Leading JFK assassination investigator claims to have unveiled fresh evidence connecting Lee Harvey Oswald to the CIA.
According to journalist and author Jefferson Morley, the CIA is believed to have documents that show Oswald participated in an intelligence operation in the summer of 1963, roughly three months before Kennedy was assassinated. These documents, according to Morley, could change how history views the assassination.
“We’re talking about smoking-gun proof of a CIA operation involving Lee Harvey Oswald,” Morley said.
Former Marine and Fidel Castro enthusiast Lee Harvey Oswald briefly fled to the Soviet Union, and Morley alleged he was a part of a CIA effort to discredit American Fidel Castro
“This is an extraordinarily serious claim, and it has profound implications for the official story,” Morley said.
Morley stated 44 additional documents are still being held by the agency and could provide additional information regarding the operation. His claims are based on files produced by the late CIA agent George Joannides, who worked with anti-Castro exile groups.
President Joe Biden gave the CIA and FBI until next week to reveal all of their assassination-related data. Morley made his conclusions public at an event sponsored by the Mary Ferrell Foundation, a nonprofit organization.

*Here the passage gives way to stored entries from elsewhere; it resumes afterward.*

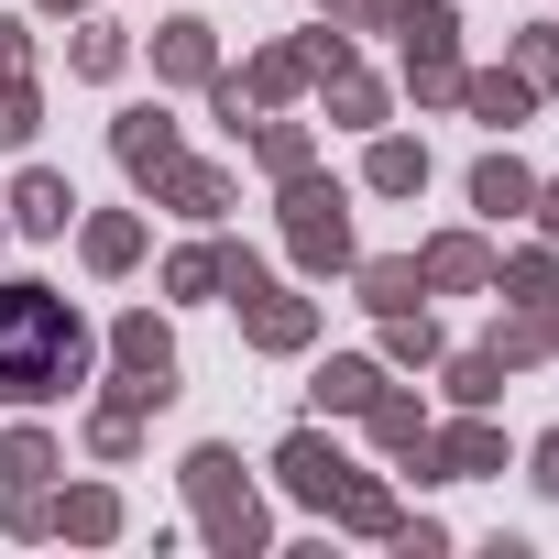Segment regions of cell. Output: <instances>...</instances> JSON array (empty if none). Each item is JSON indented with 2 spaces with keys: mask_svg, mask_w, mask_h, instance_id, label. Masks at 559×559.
<instances>
[{
  "mask_svg": "<svg viewBox=\"0 0 559 559\" xmlns=\"http://www.w3.org/2000/svg\"><path fill=\"white\" fill-rule=\"evenodd\" d=\"M88 362H99V341L56 286H34V274L0 286V406H56L88 384Z\"/></svg>",
  "mask_w": 559,
  "mask_h": 559,
  "instance_id": "obj_1",
  "label": "cell"
},
{
  "mask_svg": "<svg viewBox=\"0 0 559 559\" xmlns=\"http://www.w3.org/2000/svg\"><path fill=\"white\" fill-rule=\"evenodd\" d=\"M274 219H286V252H297V274H319V286H330V274H352V187L341 176H319V165H297L286 187H274Z\"/></svg>",
  "mask_w": 559,
  "mask_h": 559,
  "instance_id": "obj_2",
  "label": "cell"
},
{
  "mask_svg": "<svg viewBox=\"0 0 559 559\" xmlns=\"http://www.w3.org/2000/svg\"><path fill=\"white\" fill-rule=\"evenodd\" d=\"M176 373H187V362H176V330H165L154 308H121V319H110V384L154 417V406H176Z\"/></svg>",
  "mask_w": 559,
  "mask_h": 559,
  "instance_id": "obj_3",
  "label": "cell"
},
{
  "mask_svg": "<svg viewBox=\"0 0 559 559\" xmlns=\"http://www.w3.org/2000/svg\"><path fill=\"white\" fill-rule=\"evenodd\" d=\"M395 34H406V99H417V110H450V99H461V23H450V0L406 12Z\"/></svg>",
  "mask_w": 559,
  "mask_h": 559,
  "instance_id": "obj_4",
  "label": "cell"
},
{
  "mask_svg": "<svg viewBox=\"0 0 559 559\" xmlns=\"http://www.w3.org/2000/svg\"><path fill=\"white\" fill-rule=\"evenodd\" d=\"M230 308H241V341H252V352H274V362H297V352L319 341V297L274 286V274H263V286H241Z\"/></svg>",
  "mask_w": 559,
  "mask_h": 559,
  "instance_id": "obj_5",
  "label": "cell"
},
{
  "mask_svg": "<svg viewBox=\"0 0 559 559\" xmlns=\"http://www.w3.org/2000/svg\"><path fill=\"white\" fill-rule=\"evenodd\" d=\"M274 483H286L308 515H330V504H341V483H352V450H341L330 428H286V439H274Z\"/></svg>",
  "mask_w": 559,
  "mask_h": 559,
  "instance_id": "obj_6",
  "label": "cell"
},
{
  "mask_svg": "<svg viewBox=\"0 0 559 559\" xmlns=\"http://www.w3.org/2000/svg\"><path fill=\"white\" fill-rule=\"evenodd\" d=\"M483 472H504V428H493V406H461L450 428H428L417 483H483Z\"/></svg>",
  "mask_w": 559,
  "mask_h": 559,
  "instance_id": "obj_7",
  "label": "cell"
},
{
  "mask_svg": "<svg viewBox=\"0 0 559 559\" xmlns=\"http://www.w3.org/2000/svg\"><path fill=\"white\" fill-rule=\"evenodd\" d=\"M417 274H428V297H483L493 286V241L483 230H428L417 241Z\"/></svg>",
  "mask_w": 559,
  "mask_h": 559,
  "instance_id": "obj_8",
  "label": "cell"
},
{
  "mask_svg": "<svg viewBox=\"0 0 559 559\" xmlns=\"http://www.w3.org/2000/svg\"><path fill=\"white\" fill-rule=\"evenodd\" d=\"M154 78H165V88H209V78H219V23H198V12L154 23Z\"/></svg>",
  "mask_w": 559,
  "mask_h": 559,
  "instance_id": "obj_9",
  "label": "cell"
},
{
  "mask_svg": "<svg viewBox=\"0 0 559 559\" xmlns=\"http://www.w3.org/2000/svg\"><path fill=\"white\" fill-rule=\"evenodd\" d=\"M110 154H121V176H132V187H154V176L187 154V132H176V121L143 99V110H121V121H110Z\"/></svg>",
  "mask_w": 559,
  "mask_h": 559,
  "instance_id": "obj_10",
  "label": "cell"
},
{
  "mask_svg": "<svg viewBox=\"0 0 559 559\" xmlns=\"http://www.w3.org/2000/svg\"><path fill=\"white\" fill-rule=\"evenodd\" d=\"M362 428H373V450H384V461H406V472H417V461H428V428H439V417H428V406H417V395H406V384L384 373V384H373V406H362Z\"/></svg>",
  "mask_w": 559,
  "mask_h": 559,
  "instance_id": "obj_11",
  "label": "cell"
},
{
  "mask_svg": "<svg viewBox=\"0 0 559 559\" xmlns=\"http://www.w3.org/2000/svg\"><path fill=\"white\" fill-rule=\"evenodd\" d=\"M67 219H78V187H67L56 165H23V176H12V230H23V241H67Z\"/></svg>",
  "mask_w": 559,
  "mask_h": 559,
  "instance_id": "obj_12",
  "label": "cell"
},
{
  "mask_svg": "<svg viewBox=\"0 0 559 559\" xmlns=\"http://www.w3.org/2000/svg\"><path fill=\"white\" fill-rule=\"evenodd\" d=\"M352 297L373 319H395V308H428V274H417V252H352Z\"/></svg>",
  "mask_w": 559,
  "mask_h": 559,
  "instance_id": "obj_13",
  "label": "cell"
},
{
  "mask_svg": "<svg viewBox=\"0 0 559 559\" xmlns=\"http://www.w3.org/2000/svg\"><path fill=\"white\" fill-rule=\"evenodd\" d=\"M461 110H472L483 132H515V121H537V88H526L515 67H461Z\"/></svg>",
  "mask_w": 559,
  "mask_h": 559,
  "instance_id": "obj_14",
  "label": "cell"
},
{
  "mask_svg": "<svg viewBox=\"0 0 559 559\" xmlns=\"http://www.w3.org/2000/svg\"><path fill=\"white\" fill-rule=\"evenodd\" d=\"M154 198H165L176 219H198V230H209V219H230V198H241V187H230V165H187V154H176V165L154 176Z\"/></svg>",
  "mask_w": 559,
  "mask_h": 559,
  "instance_id": "obj_15",
  "label": "cell"
},
{
  "mask_svg": "<svg viewBox=\"0 0 559 559\" xmlns=\"http://www.w3.org/2000/svg\"><path fill=\"white\" fill-rule=\"evenodd\" d=\"M176 483H187V504H198V515H219V504H252V483H241V450H230V439H198V450L176 461Z\"/></svg>",
  "mask_w": 559,
  "mask_h": 559,
  "instance_id": "obj_16",
  "label": "cell"
},
{
  "mask_svg": "<svg viewBox=\"0 0 559 559\" xmlns=\"http://www.w3.org/2000/svg\"><path fill=\"white\" fill-rule=\"evenodd\" d=\"M308 88H319V67H308V34H297V45H263V56L241 67V99H252V110H286V99H308Z\"/></svg>",
  "mask_w": 559,
  "mask_h": 559,
  "instance_id": "obj_17",
  "label": "cell"
},
{
  "mask_svg": "<svg viewBox=\"0 0 559 559\" xmlns=\"http://www.w3.org/2000/svg\"><path fill=\"white\" fill-rule=\"evenodd\" d=\"M78 263L88 274H132L143 263V209H88L78 219Z\"/></svg>",
  "mask_w": 559,
  "mask_h": 559,
  "instance_id": "obj_18",
  "label": "cell"
},
{
  "mask_svg": "<svg viewBox=\"0 0 559 559\" xmlns=\"http://www.w3.org/2000/svg\"><path fill=\"white\" fill-rule=\"evenodd\" d=\"M373 384H384V362H373V352H330V362L308 373V406H319V417H362V406H373Z\"/></svg>",
  "mask_w": 559,
  "mask_h": 559,
  "instance_id": "obj_19",
  "label": "cell"
},
{
  "mask_svg": "<svg viewBox=\"0 0 559 559\" xmlns=\"http://www.w3.org/2000/svg\"><path fill=\"white\" fill-rule=\"evenodd\" d=\"M319 88H330V121H341V132H384V110H395V88H384L362 56H352V67H330Z\"/></svg>",
  "mask_w": 559,
  "mask_h": 559,
  "instance_id": "obj_20",
  "label": "cell"
},
{
  "mask_svg": "<svg viewBox=\"0 0 559 559\" xmlns=\"http://www.w3.org/2000/svg\"><path fill=\"white\" fill-rule=\"evenodd\" d=\"M472 209H483V219H526V209H537V176H526V154H504V143H493V154L472 165Z\"/></svg>",
  "mask_w": 559,
  "mask_h": 559,
  "instance_id": "obj_21",
  "label": "cell"
},
{
  "mask_svg": "<svg viewBox=\"0 0 559 559\" xmlns=\"http://www.w3.org/2000/svg\"><path fill=\"white\" fill-rule=\"evenodd\" d=\"M241 143H252V165H263L274 187H286L297 165H319V132H308V121H286V110H252V132H241Z\"/></svg>",
  "mask_w": 559,
  "mask_h": 559,
  "instance_id": "obj_22",
  "label": "cell"
},
{
  "mask_svg": "<svg viewBox=\"0 0 559 559\" xmlns=\"http://www.w3.org/2000/svg\"><path fill=\"white\" fill-rule=\"evenodd\" d=\"M362 187H373V198H417V187H428V143H417V132H373Z\"/></svg>",
  "mask_w": 559,
  "mask_h": 559,
  "instance_id": "obj_23",
  "label": "cell"
},
{
  "mask_svg": "<svg viewBox=\"0 0 559 559\" xmlns=\"http://www.w3.org/2000/svg\"><path fill=\"white\" fill-rule=\"evenodd\" d=\"M439 352H450V330H439L428 308H395V319H384V352H373V362H384V373H439Z\"/></svg>",
  "mask_w": 559,
  "mask_h": 559,
  "instance_id": "obj_24",
  "label": "cell"
},
{
  "mask_svg": "<svg viewBox=\"0 0 559 559\" xmlns=\"http://www.w3.org/2000/svg\"><path fill=\"white\" fill-rule=\"evenodd\" d=\"M56 537L110 548V537H121V493H110V483H67V493H56Z\"/></svg>",
  "mask_w": 559,
  "mask_h": 559,
  "instance_id": "obj_25",
  "label": "cell"
},
{
  "mask_svg": "<svg viewBox=\"0 0 559 559\" xmlns=\"http://www.w3.org/2000/svg\"><path fill=\"white\" fill-rule=\"evenodd\" d=\"M493 297H504V308H548V297H559V241L504 252V263H493Z\"/></svg>",
  "mask_w": 559,
  "mask_h": 559,
  "instance_id": "obj_26",
  "label": "cell"
},
{
  "mask_svg": "<svg viewBox=\"0 0 559 559\" xmlns=\"http://www.w3.org/2000/svg\"><path fill=\"white\" fill-rule=\"evenodd\" d=\"M395 515H406V504H395V483H373V472H352V483H341V504H330V526H341V537H395Z\"/></svg>",
  "mask_w": 559,
  "mask_h": 559,
  "instance_id": "obj_27",
  "label": "cell"
},
{
  "mask_svg": "<svg viewBox=\"0 0 559 559\" xmlns=\"http://www.w3.org/2000/svg\"><path fill=\"white\" fill-rule=\"evenodd\" d=\"M132 450H143V406H132V395H121V384H110V395H99V406H88V461H110V472H121V461H132Z\"/></svg>",
  "mask_w": 559,
  "mask_h": 559,
  "instance_id": "obj_28",
  "label": "cell"
},
{
  "mask_svg": "<svg viewBox=\"0 0 559 559\" xmlns=\"http://www.w3.org/2000/svg\"><path fill=\"white\" fill-rule=\"evenodd\" d=\"M198 548H219V559H263V548H274V515H263V504H219V515H198Z\"/></svg>",
  "mask_w": 559,
  "mask_h": 559,
  "instance_id": "obj_29",
  "label": "cell"
},
{
  "mask_svg": "<svg viewBox=\"0 0 559 559\" xmlns=\"http://www.w3.org/2000/svg\"><path fill=\"white\" fill-rule=\"evenodd\" d=\"M219 263H230V241H176V252H165V297H176V308L219 297Z\"/></svg>",
  "mask_w": 559,
  "mask_h": 559,
  "instance_id": "obj_30",
  "label": "cell"
},
{
  "mask_svg": "<svg viewBox=\"0 0 559 559\" xmlns=\"http://www.w3.org/2000/svg\"><path fill=\"white\" fill-rule=\"evenodd\" d=\"M56 472H67L56 428H34V417H23V428H0V483H56Z\"/></svg>",
  "mask_w": 559,
  "mask_h": 559,
  "instance_id": "obj_31",
  "label": "cell"
},
{
  "mask_svg": "<svg viewBox=\"0 0 559 559\" xmlns=\"http://www.w3.org/2000/svg\"><path fill=\"white\" fill-rule=\"evenodd\" d=\"M439 384H450V406H504V362L472 341V352H439Z\"/></svg>",
  "mask_w": 559,
  "mask_h": 559,
  "instance_id": "obj_32",
  "label": "cell"
},
{
  "mask_svg": "<svg viewBox=\"0 0 559 559\" xmlns=\"http://www.w3.org/2000/svg\"><path fill=\"white\" fill-rule=\"evenodd\" d=\"M67 34H78V45H67L78 78H121V67H132V34H121V23H67Z\"/></svg>",
  "mask_w": 559,
  "mask_h": 559,
  "instance_id": "obj_33",
  "label": "cell"
},
{
  "mask_svg": "<svg viewBox=\"0 0 559 559\" xmlns=\"http://www.w3.org/2000/svg\"><path fill=\"white\" fill-rule=\"evenodd\" d=\"M483 352H493V362H504V373H526V362H548V319H537V308H504V319H493V341H483Z\"/></svg>",
  "mask_w": 559,
  "mask_h": 559,
  "instance_id": "obj_34",
  "label": "cell"
},
{
  "mask_svg": "<svg viewBox=\"0 0 559 559\" xmlns=\"http://www.w3.org/2000/svg\"><path fill=\"white\" fill-rule=\"evenodd\" d=\"M515 78H526L537 99H559V23H537V34H515Z\"/></svg>",
  "mask_w": 559,
  "mask_h": 559,
  "instance_id": "obj_35",
  "label": "cell"
},
{
  "mask_svg": "<svg viewBox=\"0 0 559 559\" xmlns=\"http://www.w3.org/2000/svg\"><path fill=\"white\" fill-rule=\"evenodd\" d=\"M45 132V99H34V78H12V88H0V154H23Z\"/></svg>",
  "mask_w": 559,
  "mask_h": 559,
  "instance_id": "obj_36",
  "label": "cell"
},
{
  "mask_svg": "<svg viewBox=\"0 0 559 559\" xmlns=\"http://www.w3.org/2000/svg\"><path fill=\"white\" fill-rule=\"evenodd\" d=\"M34 78V12H0V88Z\"/></svg>",
  "mask_w": 559,
  "mask_h": 559,
  "instance_id": "obj_37",
  "label": "cell"
},
{
  "mask_svg": "<svg viewBox=\"0 0 559 559\" xmlns=\"http://www.w3.org/2000/svg\"><path fill=\"white\" fill-rule=\"evenodd\" d=\"M526 483H537V493H559V428H537V450H526Z\"/></svg>",
  "mask_w": 559,
  "mask_h": 559,
  "instance_id": "obj_38",
  "label": "cell"
},
{
  "mask_svg": "<svg viewBox=\"0 0 559 559\" xmlns=\"http://www.w3.org/2000/svg\"><path fill=\"white\" fill-rule=\"evenodd\" d=\"M319 23H341V34H384V23H373V0H319Z\"/></svg>",
  "mask_w": 559,
  "mask_h": 559,
  "instance_id": "obj_39",
  "label": "cell"
},
{
  "mask_svg": "<svg viewBox=\"0 0 559 559\" xmlns=\"http://www.w3.org/2000/svg\"><path fill=\"white\" fill-rule=\"evenodd\" d=\"M526 219H537V241H559V176H537V209Z\"/></svg>",
  "mask_w": 559,
  "mask_h": 559,
  "instance_id": "obj_40",
  "label": "cell"
},
{
  "mask_svg": "<svg viewBox=\"0 0 559 559\" xmlns=\"http://www.w3.org/2000/svg\"><path fill=\"white\" fill-rule=\"evenodd\" d=\"M406 12H428V0H373V23H384V34H395V23H406Z\"/></svg>",
  "mask_w": 559,
  "mask_h": 559,
  "instance_id": "obj_41",
  "label": "cell"
},
{
  "mask_svg": "<svg viewBox=\"0 0 559 559\" xmlns=\"http://www.w3.org/2000/svg\"><path fill=\"white\" fill-rule=\"evenodd\" d=\"M88 12V0H34V23H78Z\"/></svg>",
  "mask_w": 559,
  "mask_h": 559,
  "instance_id": "obj_42",
  "label": "cell"
},
{
  "mask_svg": "<svg viewBox=\"0 0 559 559\" xmlns=\"http://www.w3.org/2000/svg\"><path fill=\"white\" fill-rule=\"evenodd\" d=\"M537 319H548V352H559V297H548V308H537Z\"/></svg>",
  "mask_w": 559,
  "mask_h": 559,
  "instance_id": "obj_43",
  "label": "cell"
}]
</instances>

President Biden signed an executive order on October 22, 2021, setting new timelines for the release of around 14,000 records from the John F. Kennedy assassination records collection (JFK Records) at the National Archives and Records Administration (NARA). According to the provisions of the President John F. Kennedy Assassination Records Collection Act of 1992, disclosure postponements were allowed until October 26, 2021. Originally planned for publication on October 25, 2017, then-President Trump certified agency petitions to do so (JFK Act).
The initial release of records was scheduled for December 15, 2021, according to President Biden’s memo. On that day, NARA is required to digitize them and make them accessible on its website. The extension of all other records through December 15, 2022, was approved by the president. In accordance with his memo, each agency that wants to postpone the release of JFK Records to the public past that point must first produce an unclassified index for each document. The index must also be accompanied by an unclassified cover letter from each agency head outlining the information, the justifications for the agency’s prolonged delay, and the projected declassification dates. By December 15, 2021, these agency letters and indices must be finished.

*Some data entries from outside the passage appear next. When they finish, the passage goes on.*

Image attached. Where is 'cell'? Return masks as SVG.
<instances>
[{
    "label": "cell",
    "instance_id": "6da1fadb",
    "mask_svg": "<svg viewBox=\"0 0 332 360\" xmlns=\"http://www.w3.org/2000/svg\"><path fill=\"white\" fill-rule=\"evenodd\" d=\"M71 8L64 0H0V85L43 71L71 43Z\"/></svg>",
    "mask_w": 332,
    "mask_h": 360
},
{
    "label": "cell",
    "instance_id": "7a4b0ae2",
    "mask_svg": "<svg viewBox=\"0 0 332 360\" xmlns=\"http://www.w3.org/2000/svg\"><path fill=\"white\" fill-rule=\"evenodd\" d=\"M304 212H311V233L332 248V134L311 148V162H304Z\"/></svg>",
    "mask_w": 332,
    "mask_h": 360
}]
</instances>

The President’s order postpones all JFK records whose release from public disclosure authorities is still being requested until December 15, 2022. In a letter to Congress, President Biden stated that the documents would be subject to “an intensive review of each remaining redaction to ensure that the United States Government maximizes transparency, disclosing all information in records concerning the assassination, except when the strongest possible reasons counsel otherwise.”